What is the major flaw in the way Americans handle geopolitics?
There is a well-known but unfortunate temptation — whether it’s for the State Department or even in American multinational business dealings — that when working with international counterparts you look at the guy on the other side of the table and say, “Well, I’m a rational, reasonable person and I think that guy is too,” when in fact he might be just the opposite. It’s a fallacy we call “mirror imaging,” and frankly we are guilty of this time and time again.
Turning our attention to regulation are you concerned about overreach?
Regulation creep is something that is taking over business behavior, and it’s certainly become worse with Dodd-Frank under the Obama administration, but I think it extends back to Sarbanes- Oxley. It’s very hard these days for small and midsize companies to be public or to go public. Then you’ve got the EPA just about out of control in the recent dust-up in which a regional director was videotaped saying, “We should do what the Romans did and crucify the oil companies.” What the Obama administration and others fail to realize is not just the effect of each regulation but the cumulative crushing burden.
What about the influence of politics?
The most isolationist constituency in America today is the labor unions. They’re the ones most against free trade. They’re the ones most in favor of tilting regulatory and tax structures to create disincentives for American companies to engage in international business. They have enormous political clout — you can see it in case after case that is brought before the National Labor Relations Board.
What should business be doing to improve its reputation?
In the political process, the landscape is already littered with a bias that business is a big conspiracy of a few wealthy individuals against the great majority. So I think it’s important that companies are equally prepared to participate in the political process.
Many activists decry executive compensation. Do you agree?
Compensation committees of boards have perhaps the most difficult job of all because they’ve got to weigh so many competing factors. They’ve got to make sure that their compensation is sufficient to reward the CEO and the other top officers and make sure they’re not poached by a competitor. But explaining those factors in a very direct and quantitative way in terms of the company’s performance can be difficult. I have watched compensation committees repeatedly struggle to make these decisions, yet they are portrayed often by activists as back-scratching colleagues who are not paying attention to shareholders. In my experience, that’s the furthest thing from the truth.
Does business have to be more balanced in how it looks at risk?

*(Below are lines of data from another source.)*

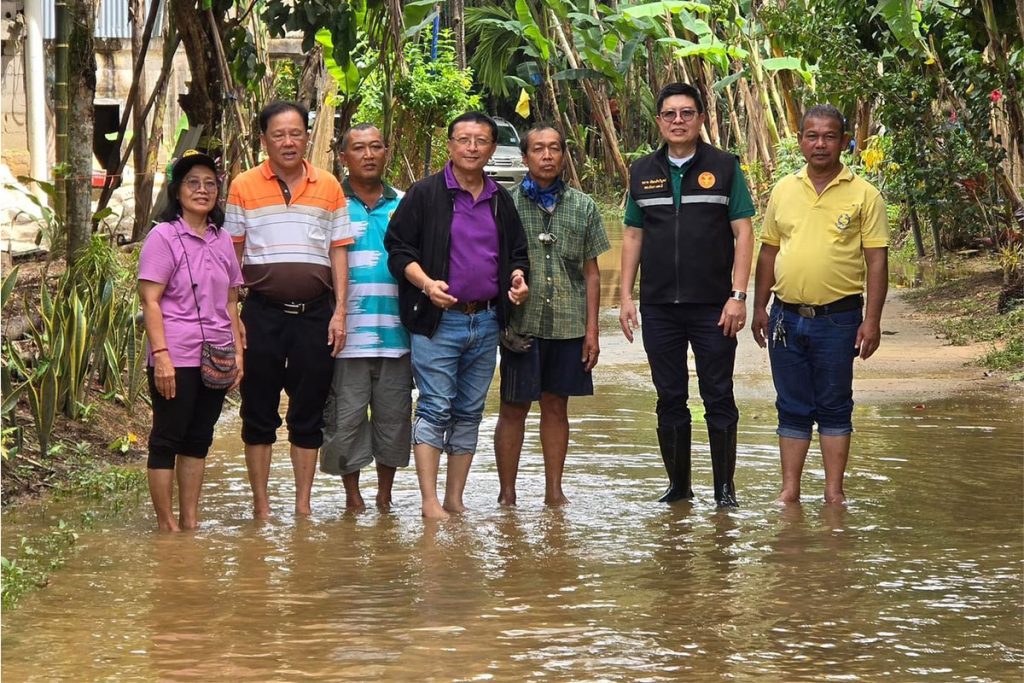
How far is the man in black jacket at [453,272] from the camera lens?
21.0 feet

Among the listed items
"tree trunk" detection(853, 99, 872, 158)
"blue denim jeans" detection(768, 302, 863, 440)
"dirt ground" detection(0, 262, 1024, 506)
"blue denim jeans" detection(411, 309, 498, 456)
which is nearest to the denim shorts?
"blue denim jeans" detection(411, 309, 498, 456)

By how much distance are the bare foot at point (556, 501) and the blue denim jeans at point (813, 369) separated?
1.03m

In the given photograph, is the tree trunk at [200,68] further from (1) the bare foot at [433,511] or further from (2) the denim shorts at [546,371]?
(1) the bare foot at [433,511]

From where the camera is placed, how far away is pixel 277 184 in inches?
250

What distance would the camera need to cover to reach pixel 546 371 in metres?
6.78

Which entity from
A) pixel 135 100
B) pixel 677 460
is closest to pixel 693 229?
pixel 677 460

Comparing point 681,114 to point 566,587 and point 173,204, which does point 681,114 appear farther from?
point 566,587

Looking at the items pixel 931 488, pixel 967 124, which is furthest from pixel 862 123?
pixel 931 488

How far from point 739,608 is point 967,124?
988cm

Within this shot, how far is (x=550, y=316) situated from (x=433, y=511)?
40.6 inches

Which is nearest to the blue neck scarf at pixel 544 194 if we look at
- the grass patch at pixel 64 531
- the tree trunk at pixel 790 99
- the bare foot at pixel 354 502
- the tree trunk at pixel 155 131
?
the bare foot at pixel 354 502

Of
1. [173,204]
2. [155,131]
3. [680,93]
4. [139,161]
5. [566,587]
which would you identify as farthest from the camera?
[155,131]

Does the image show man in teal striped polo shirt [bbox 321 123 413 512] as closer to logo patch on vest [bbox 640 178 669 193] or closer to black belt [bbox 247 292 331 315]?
black belt [bbox 247 292 331 315]

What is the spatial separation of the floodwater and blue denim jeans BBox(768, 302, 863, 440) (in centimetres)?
38
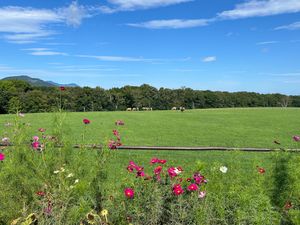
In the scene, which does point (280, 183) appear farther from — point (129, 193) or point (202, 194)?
point (129, 193)

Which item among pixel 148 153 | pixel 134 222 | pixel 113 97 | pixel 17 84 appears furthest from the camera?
pixel 113 97

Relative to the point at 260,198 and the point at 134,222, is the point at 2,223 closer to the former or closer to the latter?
the point at 134,222

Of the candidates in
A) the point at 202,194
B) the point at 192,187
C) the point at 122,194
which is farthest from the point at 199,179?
the point at 122,194

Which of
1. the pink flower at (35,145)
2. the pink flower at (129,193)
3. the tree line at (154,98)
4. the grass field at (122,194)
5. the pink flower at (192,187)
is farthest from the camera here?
the tree line at (154,98)

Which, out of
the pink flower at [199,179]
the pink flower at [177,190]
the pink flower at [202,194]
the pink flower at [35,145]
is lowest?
the pink flower at [202,194]

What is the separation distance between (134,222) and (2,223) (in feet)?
4.39

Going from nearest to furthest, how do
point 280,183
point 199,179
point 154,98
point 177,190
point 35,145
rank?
point 177,190, point 199,179, point 280,183, point 35,145, point 154,98

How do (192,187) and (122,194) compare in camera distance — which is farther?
(122,194)

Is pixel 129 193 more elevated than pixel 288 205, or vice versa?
pixel 129 193

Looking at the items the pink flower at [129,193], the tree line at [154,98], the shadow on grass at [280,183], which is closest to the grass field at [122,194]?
the shadow on grass at [280,183]

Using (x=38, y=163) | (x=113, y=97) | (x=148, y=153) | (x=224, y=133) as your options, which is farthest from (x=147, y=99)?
(x=38, y=163)

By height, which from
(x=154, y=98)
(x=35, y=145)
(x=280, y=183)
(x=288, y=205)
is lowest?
(x=288, y=205)

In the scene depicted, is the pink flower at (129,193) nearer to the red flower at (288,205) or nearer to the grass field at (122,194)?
the grass field at (122,194)

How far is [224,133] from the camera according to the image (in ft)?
56.2
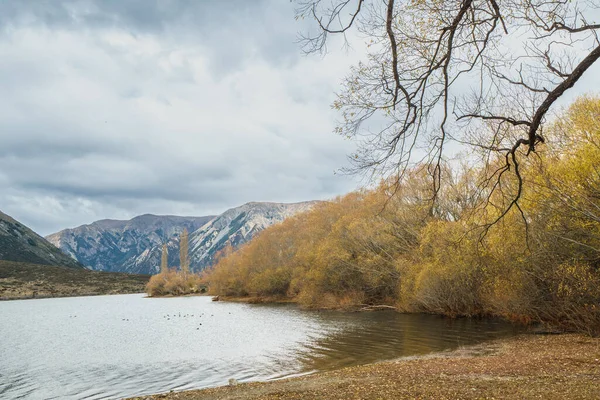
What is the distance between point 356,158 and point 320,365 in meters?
→ 14.8

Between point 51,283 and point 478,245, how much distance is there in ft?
575

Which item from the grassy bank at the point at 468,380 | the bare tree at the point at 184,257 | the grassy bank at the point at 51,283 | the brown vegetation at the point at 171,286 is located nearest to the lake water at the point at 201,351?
the grassy bank at the point at 468,380

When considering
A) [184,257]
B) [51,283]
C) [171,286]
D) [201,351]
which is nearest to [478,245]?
[201,351]

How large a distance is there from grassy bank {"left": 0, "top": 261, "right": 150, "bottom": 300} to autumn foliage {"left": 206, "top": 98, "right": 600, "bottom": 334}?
116 metres

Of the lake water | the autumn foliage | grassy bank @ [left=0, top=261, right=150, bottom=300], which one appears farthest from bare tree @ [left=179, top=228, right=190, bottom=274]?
the lake water

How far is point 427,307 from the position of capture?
4103cm

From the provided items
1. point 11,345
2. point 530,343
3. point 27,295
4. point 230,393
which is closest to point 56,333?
point 11,345

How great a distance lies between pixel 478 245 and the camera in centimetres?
2328

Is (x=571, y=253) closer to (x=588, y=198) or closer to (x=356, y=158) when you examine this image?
(x=588, y=198)

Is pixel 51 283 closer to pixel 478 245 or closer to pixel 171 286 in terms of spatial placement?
pixel 171 286

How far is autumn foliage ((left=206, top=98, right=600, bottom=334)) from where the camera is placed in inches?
Result: 761

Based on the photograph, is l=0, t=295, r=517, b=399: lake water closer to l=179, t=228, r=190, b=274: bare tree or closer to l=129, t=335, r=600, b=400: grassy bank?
l=129, t=335, r=600, b=400: grassy bank

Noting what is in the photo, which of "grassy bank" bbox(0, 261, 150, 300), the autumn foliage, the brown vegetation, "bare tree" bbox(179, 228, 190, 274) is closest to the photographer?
the autumn foliage

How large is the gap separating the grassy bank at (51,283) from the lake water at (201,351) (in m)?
127
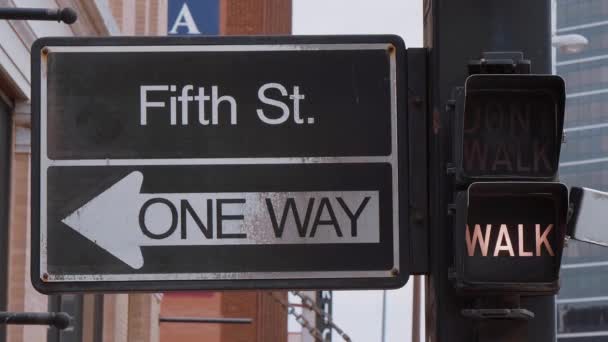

Risk and return are two sides of the same coin, and if boards are adequately overseeing management, they’re worried about their risks, and they’re worried about missed opportunities, too. When companies fail badly, you can say that a board has not carried through on its responsibilities, but by the same token there are companies that are over cautious, with the consequence they can get left behind, and that’s the nature of capitalism.